Elizabeth Rahn, a psychology graduate student, was selected by Oak Ridge Associated Universities as one of 10 outstanding research participants to attend the 57th Lindau Meeting of Nobel Laureates and Students in Lindau, Germany this month.
Since 1951, Nobel laureates in chemistry, physics and physiology/medicine have annually convened in Lindau to conduct open informal meetings with students and young researchers from around the world. This year’s event, which traditionally rotates by discipline each year, will focus on physiology and medicine.
Rahn is a second-year graduate student in the laboratory of Andrea Hohmann in the neuroscience and behavior program of UGA’s department of psychology. She won a national competition to meet the Nobel laureates and has earned several other national honors for research she has conducted in Hohmann’s laboratory.

____

Problem set:
#1 According to the article on Elizabeth Rahn's selection for the Lindau meeting, since what year have Nobel laureates convened annually in Lindau?
#2 Extend the article on Elizabeth Rahn's selection for the Lindau meeting with a further paragraph that picks up after its final sentence.

Information given:
____

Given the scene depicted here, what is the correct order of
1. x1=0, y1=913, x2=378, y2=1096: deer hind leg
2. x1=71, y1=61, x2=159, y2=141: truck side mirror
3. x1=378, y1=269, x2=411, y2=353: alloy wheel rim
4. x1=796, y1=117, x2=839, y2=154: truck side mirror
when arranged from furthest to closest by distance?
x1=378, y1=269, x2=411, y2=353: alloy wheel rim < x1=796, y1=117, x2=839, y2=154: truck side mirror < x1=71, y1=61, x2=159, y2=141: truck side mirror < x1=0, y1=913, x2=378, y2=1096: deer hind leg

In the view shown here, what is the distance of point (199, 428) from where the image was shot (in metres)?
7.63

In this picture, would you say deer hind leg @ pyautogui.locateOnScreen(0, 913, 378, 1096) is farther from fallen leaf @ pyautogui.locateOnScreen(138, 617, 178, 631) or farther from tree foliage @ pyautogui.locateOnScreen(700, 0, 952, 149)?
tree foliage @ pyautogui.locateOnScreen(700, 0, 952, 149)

____

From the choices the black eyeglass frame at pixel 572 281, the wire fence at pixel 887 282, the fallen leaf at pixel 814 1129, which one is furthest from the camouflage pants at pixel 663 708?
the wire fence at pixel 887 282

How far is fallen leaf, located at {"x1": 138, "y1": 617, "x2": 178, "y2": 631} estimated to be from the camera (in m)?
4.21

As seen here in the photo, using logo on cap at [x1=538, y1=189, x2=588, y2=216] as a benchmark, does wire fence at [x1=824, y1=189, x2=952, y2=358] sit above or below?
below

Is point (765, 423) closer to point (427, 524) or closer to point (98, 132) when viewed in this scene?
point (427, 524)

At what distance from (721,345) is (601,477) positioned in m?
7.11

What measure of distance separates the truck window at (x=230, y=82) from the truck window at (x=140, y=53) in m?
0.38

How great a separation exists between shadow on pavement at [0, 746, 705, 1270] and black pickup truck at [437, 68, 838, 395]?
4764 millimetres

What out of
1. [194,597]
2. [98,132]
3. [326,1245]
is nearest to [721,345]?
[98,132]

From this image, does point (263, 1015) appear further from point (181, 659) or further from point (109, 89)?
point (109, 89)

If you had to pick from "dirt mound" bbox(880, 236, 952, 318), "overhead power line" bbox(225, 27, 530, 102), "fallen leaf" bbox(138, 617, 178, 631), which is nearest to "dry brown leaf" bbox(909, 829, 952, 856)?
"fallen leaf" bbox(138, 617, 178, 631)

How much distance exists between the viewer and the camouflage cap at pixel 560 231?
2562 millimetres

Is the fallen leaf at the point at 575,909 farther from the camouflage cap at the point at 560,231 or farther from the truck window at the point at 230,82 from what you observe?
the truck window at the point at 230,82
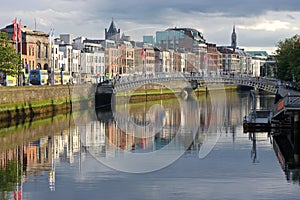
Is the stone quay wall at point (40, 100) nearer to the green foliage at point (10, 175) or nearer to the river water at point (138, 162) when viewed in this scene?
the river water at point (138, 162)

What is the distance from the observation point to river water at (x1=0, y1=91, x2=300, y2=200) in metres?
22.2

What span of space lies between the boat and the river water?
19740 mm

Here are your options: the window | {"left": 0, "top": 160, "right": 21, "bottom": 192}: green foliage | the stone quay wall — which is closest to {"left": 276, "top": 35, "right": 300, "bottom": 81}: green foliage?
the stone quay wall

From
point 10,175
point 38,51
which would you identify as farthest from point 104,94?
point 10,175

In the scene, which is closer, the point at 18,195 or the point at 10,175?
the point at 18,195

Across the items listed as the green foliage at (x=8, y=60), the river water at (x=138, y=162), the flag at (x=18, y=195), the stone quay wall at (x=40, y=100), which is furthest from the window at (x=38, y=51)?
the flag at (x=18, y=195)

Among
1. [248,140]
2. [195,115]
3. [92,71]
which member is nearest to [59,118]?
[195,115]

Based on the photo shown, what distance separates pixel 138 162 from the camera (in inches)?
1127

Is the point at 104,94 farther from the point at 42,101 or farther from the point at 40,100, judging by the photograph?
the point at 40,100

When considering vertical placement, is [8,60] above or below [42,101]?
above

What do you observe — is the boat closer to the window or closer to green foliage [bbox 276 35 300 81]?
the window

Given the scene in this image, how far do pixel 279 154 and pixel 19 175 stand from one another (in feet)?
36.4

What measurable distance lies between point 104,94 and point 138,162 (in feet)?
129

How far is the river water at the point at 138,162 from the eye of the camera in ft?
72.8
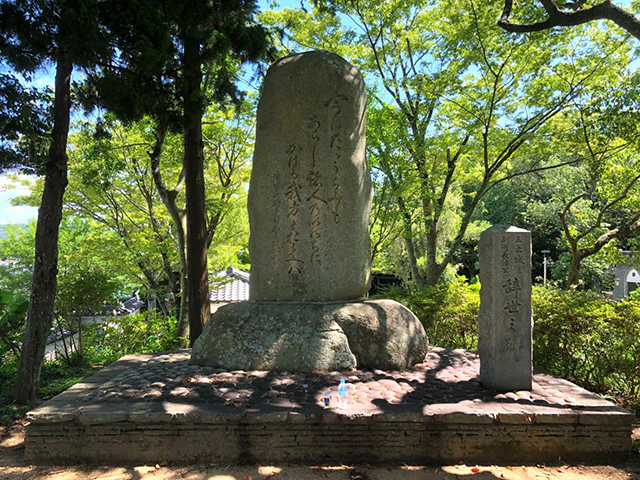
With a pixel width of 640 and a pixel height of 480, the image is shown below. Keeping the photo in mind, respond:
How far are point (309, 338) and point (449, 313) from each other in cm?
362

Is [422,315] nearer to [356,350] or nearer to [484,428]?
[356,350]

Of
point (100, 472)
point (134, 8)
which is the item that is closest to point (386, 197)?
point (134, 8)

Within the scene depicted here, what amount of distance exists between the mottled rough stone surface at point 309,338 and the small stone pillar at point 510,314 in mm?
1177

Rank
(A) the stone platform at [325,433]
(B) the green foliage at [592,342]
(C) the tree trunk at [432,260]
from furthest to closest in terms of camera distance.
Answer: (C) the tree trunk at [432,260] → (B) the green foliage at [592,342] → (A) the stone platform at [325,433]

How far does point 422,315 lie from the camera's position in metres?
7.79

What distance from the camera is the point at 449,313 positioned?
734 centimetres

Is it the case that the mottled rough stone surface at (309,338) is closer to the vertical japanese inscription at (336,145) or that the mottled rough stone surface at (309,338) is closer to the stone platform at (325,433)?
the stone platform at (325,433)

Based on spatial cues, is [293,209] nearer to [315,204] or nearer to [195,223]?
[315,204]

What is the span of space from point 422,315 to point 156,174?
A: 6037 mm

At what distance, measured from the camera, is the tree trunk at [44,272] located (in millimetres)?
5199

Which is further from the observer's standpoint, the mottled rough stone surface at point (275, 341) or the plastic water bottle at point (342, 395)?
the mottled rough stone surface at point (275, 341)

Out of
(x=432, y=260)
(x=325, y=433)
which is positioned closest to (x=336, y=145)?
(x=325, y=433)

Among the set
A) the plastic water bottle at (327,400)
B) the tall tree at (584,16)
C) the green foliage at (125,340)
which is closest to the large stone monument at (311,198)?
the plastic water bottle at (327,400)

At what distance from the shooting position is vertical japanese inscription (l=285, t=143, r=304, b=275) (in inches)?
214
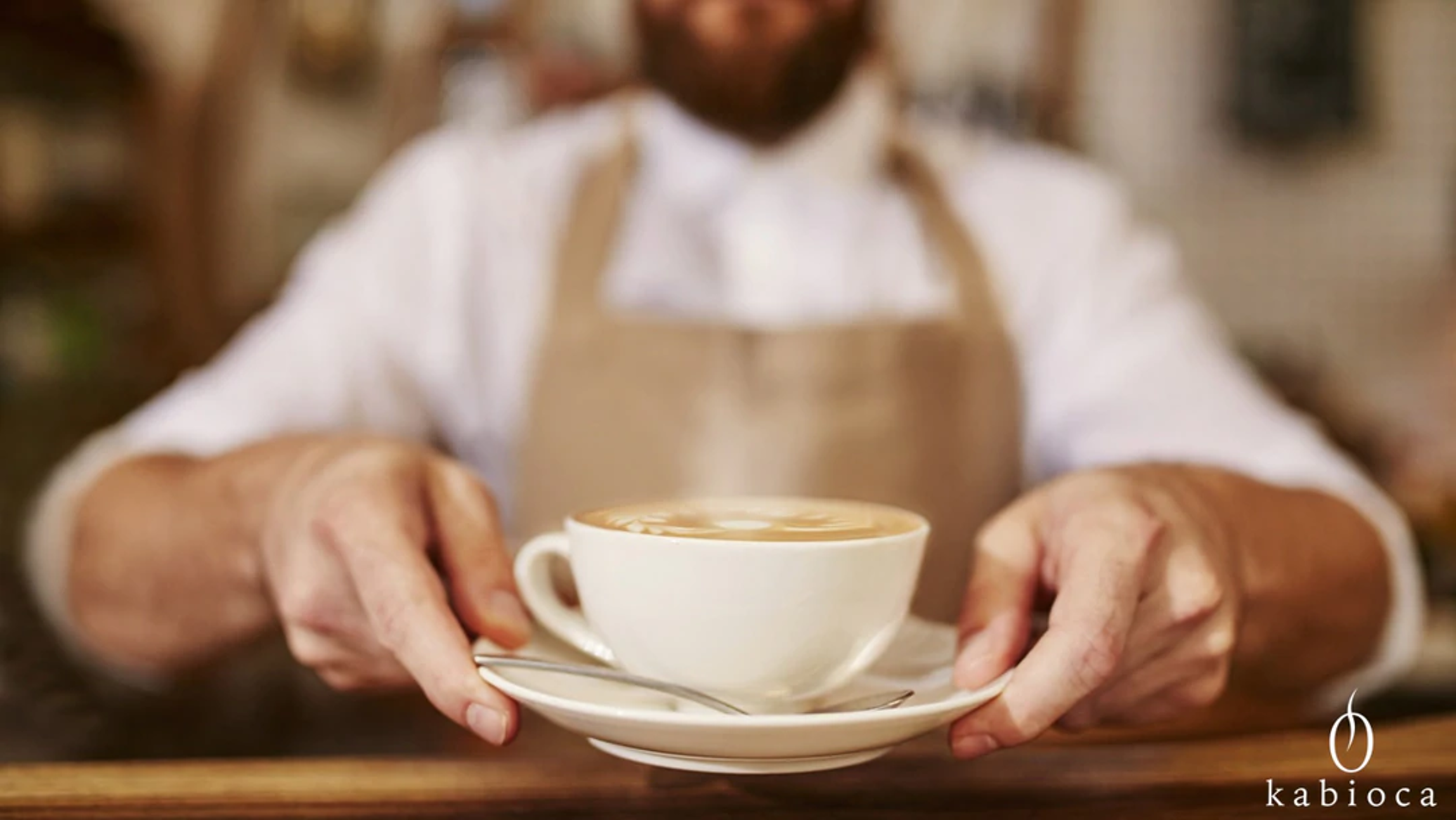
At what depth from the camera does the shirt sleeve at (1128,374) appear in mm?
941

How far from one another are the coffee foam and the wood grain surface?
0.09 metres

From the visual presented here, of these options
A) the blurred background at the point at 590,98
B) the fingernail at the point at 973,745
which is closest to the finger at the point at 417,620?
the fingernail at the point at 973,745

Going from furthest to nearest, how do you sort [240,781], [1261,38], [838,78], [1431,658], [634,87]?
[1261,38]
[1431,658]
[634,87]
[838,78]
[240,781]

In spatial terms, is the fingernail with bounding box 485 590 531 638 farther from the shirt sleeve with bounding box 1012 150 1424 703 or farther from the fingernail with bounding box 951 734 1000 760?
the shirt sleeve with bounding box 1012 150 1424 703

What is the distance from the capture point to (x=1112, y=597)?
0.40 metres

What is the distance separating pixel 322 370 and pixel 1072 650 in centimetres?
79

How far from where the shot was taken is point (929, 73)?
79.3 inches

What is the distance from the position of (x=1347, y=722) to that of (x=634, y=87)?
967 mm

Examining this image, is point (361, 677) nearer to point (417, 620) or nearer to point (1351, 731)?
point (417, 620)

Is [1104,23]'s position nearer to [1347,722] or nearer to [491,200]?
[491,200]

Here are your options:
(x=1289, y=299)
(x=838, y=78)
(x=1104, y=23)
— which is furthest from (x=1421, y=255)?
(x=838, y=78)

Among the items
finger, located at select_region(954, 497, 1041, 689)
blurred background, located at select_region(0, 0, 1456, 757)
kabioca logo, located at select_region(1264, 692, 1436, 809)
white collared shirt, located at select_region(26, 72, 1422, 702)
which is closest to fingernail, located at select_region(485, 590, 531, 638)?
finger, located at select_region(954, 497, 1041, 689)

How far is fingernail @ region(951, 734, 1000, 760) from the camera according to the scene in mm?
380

____

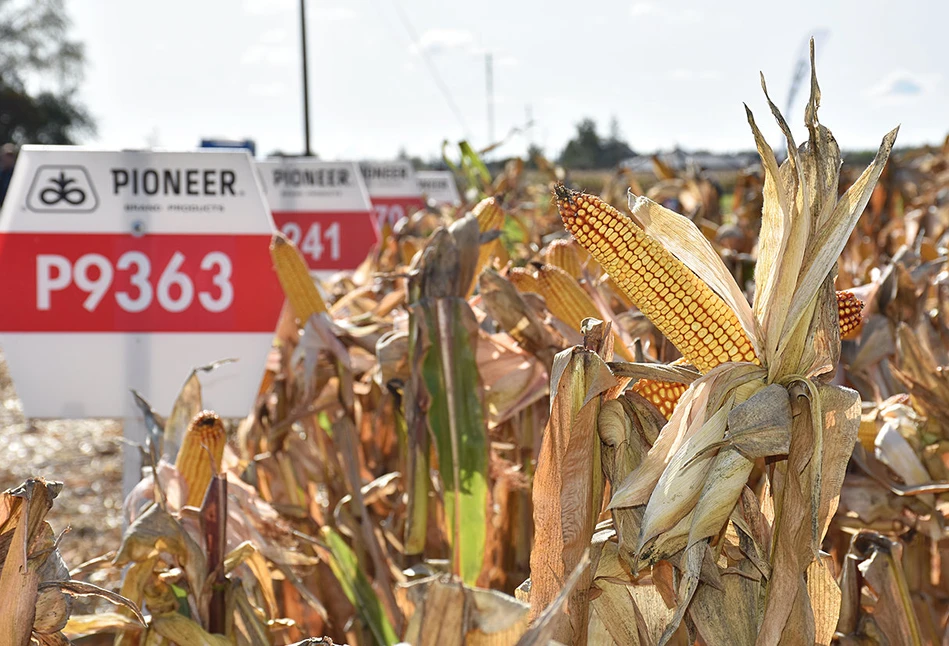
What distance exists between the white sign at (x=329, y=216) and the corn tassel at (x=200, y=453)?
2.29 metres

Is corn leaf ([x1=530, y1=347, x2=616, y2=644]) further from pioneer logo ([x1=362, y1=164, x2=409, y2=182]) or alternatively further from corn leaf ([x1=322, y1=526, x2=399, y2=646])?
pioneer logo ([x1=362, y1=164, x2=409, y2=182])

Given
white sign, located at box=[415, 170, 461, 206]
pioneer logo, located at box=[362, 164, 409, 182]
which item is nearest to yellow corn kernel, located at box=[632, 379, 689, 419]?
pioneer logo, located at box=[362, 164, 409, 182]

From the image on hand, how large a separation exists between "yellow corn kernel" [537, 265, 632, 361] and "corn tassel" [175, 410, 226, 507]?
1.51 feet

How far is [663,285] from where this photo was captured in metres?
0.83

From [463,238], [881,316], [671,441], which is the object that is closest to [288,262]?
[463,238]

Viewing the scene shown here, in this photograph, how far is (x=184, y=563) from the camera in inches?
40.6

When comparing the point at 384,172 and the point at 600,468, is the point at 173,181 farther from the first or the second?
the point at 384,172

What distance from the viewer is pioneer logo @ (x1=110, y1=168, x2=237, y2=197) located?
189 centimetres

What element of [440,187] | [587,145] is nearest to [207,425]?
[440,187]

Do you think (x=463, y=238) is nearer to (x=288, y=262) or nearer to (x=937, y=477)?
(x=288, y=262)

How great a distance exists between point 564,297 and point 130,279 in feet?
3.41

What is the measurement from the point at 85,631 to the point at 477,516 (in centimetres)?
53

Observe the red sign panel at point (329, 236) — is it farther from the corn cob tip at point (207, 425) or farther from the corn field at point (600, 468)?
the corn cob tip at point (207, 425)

____

Task-by-task outputs:
#1 Since 1951.

#2
A native of Muscle Shoals, Ala., Rahn received a bachelor’s degree in psychology from Auburn University in 2005. While at Auburn she received funding at the university and national levels for her work on learning and memory. She began work as a graduate student in Hohmann’s lab in the Franklin College of Arts and Sciences in the fall of 2005 and earned her master’s degree in December. She has received five grants during her tenure at UGA to fund work on chemotherapy-induced neuropathic pain and its modulation with cannabinoids, synthetic cannabis-like compounds.